Across town is dance artist Lisa Cliffe representing the Cork Dance Initiative. In the questionable sunlight of Cornmarket Street, she radiates the positivity of aspiration, offering a choice of seeds in exchange for a matching seedling, and through shared development, an ideal of pollination and connection evolves to invigorate the dance culture in Cork.

The festival across all its strands was filled with comparison extremes in a mix of online and live events compliant with Covid-19 restrictions. The contrasts were characterized by the closing celebration at Elizabeth Fort hosted by Tobi Omoteso, and the final streaming production, still from the Everyman stage, of writer Doireann Ní Ghríofa’s event from her book A Ghost in the throat. His contemplative response to the eighteenth-century Caoineadh Airt Uí Laoghaire, composed by his widow Eibhlín Dubh Ní Chonaill, was visually grounded by Tadhg O’Sullivan’s eerie landscape of woe and femininity and Linda Buckley’s soundscape.

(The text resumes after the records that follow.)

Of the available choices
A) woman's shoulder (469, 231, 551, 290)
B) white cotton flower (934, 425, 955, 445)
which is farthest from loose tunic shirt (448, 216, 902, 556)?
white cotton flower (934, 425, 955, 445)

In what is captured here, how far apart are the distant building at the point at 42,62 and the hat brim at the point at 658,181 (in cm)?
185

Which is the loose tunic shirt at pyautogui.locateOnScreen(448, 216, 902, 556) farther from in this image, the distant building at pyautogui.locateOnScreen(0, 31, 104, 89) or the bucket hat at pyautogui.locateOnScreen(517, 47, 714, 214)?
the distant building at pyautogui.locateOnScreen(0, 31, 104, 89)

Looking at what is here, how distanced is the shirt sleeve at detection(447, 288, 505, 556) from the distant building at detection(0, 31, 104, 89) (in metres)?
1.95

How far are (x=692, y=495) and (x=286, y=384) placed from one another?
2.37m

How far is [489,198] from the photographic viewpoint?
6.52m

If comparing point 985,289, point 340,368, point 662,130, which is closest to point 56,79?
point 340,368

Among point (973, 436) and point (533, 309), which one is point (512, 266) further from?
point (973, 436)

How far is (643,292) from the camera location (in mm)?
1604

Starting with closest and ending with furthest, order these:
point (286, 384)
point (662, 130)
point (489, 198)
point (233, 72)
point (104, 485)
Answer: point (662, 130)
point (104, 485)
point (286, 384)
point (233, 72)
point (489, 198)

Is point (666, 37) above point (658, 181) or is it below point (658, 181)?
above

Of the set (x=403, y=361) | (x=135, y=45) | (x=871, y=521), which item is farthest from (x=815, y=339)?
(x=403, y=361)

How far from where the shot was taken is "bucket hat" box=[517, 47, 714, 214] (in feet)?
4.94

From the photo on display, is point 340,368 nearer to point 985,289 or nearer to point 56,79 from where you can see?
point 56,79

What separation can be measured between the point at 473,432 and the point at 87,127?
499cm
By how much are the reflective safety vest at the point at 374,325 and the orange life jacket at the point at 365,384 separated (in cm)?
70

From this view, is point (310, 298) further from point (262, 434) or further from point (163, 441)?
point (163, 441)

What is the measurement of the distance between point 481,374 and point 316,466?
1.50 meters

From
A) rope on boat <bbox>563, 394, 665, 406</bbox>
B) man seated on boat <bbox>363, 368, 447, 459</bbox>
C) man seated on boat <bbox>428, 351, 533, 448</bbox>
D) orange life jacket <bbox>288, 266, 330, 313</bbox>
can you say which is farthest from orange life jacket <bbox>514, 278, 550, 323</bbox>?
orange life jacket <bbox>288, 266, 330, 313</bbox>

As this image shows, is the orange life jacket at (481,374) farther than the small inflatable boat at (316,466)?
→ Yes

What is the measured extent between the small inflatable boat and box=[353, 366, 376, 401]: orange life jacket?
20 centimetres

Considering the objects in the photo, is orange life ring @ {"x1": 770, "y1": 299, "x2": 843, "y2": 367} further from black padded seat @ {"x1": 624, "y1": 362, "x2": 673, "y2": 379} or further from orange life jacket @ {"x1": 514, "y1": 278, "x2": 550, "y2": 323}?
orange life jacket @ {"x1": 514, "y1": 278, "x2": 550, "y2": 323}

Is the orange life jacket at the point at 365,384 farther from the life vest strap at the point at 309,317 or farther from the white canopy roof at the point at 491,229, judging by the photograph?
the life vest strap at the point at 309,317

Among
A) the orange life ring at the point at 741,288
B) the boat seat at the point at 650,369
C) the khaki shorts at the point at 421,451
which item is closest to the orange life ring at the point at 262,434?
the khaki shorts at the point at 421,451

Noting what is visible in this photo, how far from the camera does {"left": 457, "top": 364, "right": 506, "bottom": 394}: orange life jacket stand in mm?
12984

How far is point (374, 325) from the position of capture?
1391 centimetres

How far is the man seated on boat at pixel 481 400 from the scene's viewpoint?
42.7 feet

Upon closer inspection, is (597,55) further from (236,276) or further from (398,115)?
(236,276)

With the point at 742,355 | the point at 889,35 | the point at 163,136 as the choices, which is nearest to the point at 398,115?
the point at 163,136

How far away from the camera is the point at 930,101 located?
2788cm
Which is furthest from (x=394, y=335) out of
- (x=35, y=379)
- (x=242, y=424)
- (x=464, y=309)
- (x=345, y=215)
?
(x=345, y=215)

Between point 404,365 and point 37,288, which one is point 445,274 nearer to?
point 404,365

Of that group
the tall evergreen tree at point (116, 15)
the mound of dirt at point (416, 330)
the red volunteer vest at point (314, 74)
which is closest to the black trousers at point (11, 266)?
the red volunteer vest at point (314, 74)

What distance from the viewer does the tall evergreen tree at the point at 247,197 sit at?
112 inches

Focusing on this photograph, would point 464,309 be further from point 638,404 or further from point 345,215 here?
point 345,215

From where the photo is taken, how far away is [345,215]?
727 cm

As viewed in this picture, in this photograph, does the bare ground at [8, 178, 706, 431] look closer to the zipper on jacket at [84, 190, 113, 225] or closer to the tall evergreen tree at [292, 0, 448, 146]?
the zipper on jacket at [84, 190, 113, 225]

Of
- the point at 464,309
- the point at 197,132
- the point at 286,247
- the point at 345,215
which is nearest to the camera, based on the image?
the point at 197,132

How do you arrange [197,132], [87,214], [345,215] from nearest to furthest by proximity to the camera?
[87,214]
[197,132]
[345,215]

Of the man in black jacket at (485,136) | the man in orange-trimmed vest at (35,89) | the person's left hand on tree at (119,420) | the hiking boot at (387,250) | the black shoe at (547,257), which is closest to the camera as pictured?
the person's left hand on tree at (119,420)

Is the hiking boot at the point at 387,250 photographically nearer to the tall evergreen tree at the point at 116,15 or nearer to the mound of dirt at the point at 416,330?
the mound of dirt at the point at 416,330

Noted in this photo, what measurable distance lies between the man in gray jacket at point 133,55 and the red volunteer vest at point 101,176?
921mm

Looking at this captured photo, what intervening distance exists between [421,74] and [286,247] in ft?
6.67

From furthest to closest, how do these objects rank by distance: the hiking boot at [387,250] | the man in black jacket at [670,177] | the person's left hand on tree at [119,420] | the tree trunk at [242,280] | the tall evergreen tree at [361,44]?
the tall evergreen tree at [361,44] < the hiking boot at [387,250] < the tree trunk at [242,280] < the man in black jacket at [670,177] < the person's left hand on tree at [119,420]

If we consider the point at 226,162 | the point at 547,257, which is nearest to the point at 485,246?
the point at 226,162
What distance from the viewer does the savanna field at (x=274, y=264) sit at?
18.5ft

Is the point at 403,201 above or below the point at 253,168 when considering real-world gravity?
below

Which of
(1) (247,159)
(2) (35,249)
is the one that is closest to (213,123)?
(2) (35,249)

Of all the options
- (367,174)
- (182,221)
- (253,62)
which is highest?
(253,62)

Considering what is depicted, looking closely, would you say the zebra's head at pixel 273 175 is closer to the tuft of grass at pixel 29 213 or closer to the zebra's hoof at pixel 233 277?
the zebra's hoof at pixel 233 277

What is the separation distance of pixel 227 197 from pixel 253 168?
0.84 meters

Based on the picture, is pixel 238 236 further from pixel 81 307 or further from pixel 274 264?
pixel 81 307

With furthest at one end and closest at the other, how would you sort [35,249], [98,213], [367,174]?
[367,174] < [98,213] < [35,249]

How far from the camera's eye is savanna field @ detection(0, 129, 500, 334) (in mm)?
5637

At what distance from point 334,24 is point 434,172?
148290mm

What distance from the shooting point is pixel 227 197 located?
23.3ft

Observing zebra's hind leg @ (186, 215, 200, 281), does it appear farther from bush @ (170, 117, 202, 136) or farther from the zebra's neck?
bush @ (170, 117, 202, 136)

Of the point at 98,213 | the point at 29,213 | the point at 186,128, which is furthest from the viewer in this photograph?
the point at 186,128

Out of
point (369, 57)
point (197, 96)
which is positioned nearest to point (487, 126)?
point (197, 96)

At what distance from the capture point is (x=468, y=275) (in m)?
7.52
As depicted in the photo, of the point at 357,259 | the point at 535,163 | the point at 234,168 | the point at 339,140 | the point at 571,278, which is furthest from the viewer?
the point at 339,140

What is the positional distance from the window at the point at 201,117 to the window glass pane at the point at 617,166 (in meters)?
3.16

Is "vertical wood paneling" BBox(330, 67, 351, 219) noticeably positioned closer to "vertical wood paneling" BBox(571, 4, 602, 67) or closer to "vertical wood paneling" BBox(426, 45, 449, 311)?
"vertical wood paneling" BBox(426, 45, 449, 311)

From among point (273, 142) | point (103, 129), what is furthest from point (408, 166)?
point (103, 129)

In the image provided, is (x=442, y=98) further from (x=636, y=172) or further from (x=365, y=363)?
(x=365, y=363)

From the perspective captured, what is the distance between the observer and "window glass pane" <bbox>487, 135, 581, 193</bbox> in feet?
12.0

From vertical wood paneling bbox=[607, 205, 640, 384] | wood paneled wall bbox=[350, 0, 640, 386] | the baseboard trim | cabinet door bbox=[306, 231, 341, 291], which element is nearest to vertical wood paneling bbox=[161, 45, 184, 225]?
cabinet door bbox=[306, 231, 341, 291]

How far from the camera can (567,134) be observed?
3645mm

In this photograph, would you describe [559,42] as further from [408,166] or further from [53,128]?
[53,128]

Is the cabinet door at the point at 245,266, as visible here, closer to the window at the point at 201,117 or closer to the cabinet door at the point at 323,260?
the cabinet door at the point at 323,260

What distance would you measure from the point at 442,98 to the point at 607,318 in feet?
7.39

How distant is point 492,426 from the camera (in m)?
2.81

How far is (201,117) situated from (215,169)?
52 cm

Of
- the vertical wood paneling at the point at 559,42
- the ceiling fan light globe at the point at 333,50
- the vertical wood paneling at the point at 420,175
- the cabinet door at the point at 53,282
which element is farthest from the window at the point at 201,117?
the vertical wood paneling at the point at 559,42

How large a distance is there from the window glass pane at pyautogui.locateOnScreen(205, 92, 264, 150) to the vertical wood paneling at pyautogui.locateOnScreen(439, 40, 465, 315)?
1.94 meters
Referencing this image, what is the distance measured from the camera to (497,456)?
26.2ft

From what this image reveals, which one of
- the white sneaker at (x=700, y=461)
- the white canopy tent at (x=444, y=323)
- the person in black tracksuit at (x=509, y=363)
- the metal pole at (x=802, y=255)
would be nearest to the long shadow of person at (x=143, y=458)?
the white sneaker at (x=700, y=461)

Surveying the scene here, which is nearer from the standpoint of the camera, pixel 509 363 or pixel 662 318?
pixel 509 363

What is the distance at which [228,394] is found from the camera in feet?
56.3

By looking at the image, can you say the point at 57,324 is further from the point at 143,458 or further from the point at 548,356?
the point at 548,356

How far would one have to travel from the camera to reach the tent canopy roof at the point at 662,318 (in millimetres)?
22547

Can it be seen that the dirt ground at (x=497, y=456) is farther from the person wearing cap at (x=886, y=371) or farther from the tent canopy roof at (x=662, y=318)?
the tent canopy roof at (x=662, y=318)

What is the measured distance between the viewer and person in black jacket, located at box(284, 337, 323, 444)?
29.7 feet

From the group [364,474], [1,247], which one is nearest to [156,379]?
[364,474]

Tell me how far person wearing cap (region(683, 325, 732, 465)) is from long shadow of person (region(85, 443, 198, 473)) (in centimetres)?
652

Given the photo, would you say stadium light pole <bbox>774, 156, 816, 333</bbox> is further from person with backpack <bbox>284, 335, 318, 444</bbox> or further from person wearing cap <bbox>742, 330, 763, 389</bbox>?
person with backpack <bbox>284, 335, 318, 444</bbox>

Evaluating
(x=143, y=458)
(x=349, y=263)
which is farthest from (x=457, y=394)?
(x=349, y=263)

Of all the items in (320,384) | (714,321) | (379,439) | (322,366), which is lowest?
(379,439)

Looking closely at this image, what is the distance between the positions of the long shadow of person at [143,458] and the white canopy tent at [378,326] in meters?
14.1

Spaces at the Crawford Gallery remain open for Doug Fishbone’s work, but Laura FitzGerald’s I Have Made A Place ended with the festival, but not before her place proved to be a grass cutting essay. Another revelation comes with Bad Siobhán, a line dance piece by Siobhán Ní Dhuinnín and his boatbuilder father Padraig. From spoken stories to demanding questions on Instagram and Youtube, including young musicians and hip-hop writers at Kabin Studio in Knocknaheeny, or the interactive Ontroerend Goed TM session in Belgium, this festival has woven a model of successful survival.

The smallest seduction was also the first. In a midsummer ad and arranged by Jack Healy of Theater Makers in homage to the late George Roberts, tower master of St Fin Barre’s Cathedral, the long-silent chapel bell at Griffith College rang at 8:30 a.m., repeating his laps for 30 minutes. Then the bell of the neighboring church of the Holy Family rings, then that of the south chapel; our ears were listening to the bells all over Cork.